Image-based spatial reasoning data
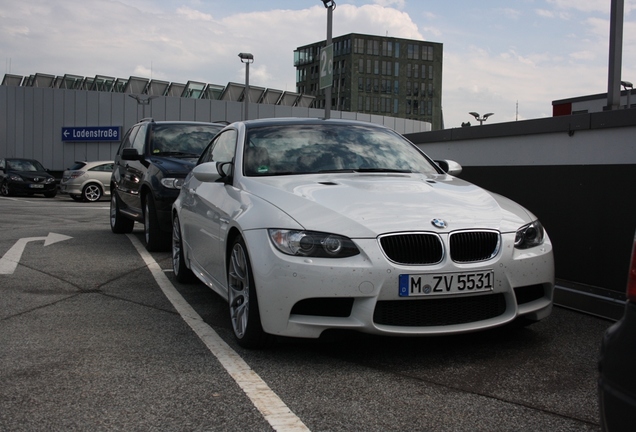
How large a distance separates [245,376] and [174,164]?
5.95m

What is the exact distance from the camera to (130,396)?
3.59 meters

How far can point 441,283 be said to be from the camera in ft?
13.2

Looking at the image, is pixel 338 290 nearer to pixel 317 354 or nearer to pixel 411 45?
pixel 317 354

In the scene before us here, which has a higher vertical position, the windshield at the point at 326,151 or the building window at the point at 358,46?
the building window at the point at 358,46

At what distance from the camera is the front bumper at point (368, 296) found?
3.99 meters

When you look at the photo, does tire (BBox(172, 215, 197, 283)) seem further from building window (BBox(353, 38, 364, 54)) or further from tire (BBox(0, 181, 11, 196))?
building window (BBox(353, 38, 364, 54))

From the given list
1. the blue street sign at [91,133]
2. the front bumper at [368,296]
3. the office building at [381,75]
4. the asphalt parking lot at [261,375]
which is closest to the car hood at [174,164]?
the asphalt parking lot at [261,375]

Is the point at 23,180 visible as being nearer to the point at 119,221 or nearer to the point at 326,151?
the point at 119,221

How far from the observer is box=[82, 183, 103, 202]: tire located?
2527 cm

§ **Aim of the exercise**: Reproduce all of the material above word for word, omitting the pictures.

§ **Exercise solution**:
How large a distance separates [245,376] and [174,164]?
5.95m

What is the exact distance from the camera to (130,396)?
3.59 meters

How far can point 441,283 be said to be from the camera in ft?
13.2

Looking at the image, is pixel 338 290 nearer to pixel 317 354 or nearer to pixel 411 45?
pixel 317 354

In the scene before us here, which has a higher vertical position, the windshield at the point at 326,151 or the building window at the point at 358,46?
the building window at the point at 358,46

At what distance from the camera is the front bumper at point (368, 296) found?
3.99 meters

When you look at the photo, does tire (BBox(172, 215, 197, 283)) seem further from building window (BBox(353, 38, 364, 54)) or further from tire (BBox(0, 181, 11, 196))?
building window (BBox(353, 38, 364, 54))

From the given list
1. the blue street sign at [91,133]
2. the front bumper at [368,296]
3. the office building at [381,75]
4. the asphalt parking lot at [261,375]
which is closest to the car hood at [174,164]?
the asphalt parking lot at [261,375]

Is the point at 23,180 visible as being nearer to the point at 119,221 or nearer to the point at 326,151?
the point at 119,221

How far from the observer is box=[82, 183, 103, 202]: tire located?
2527 cm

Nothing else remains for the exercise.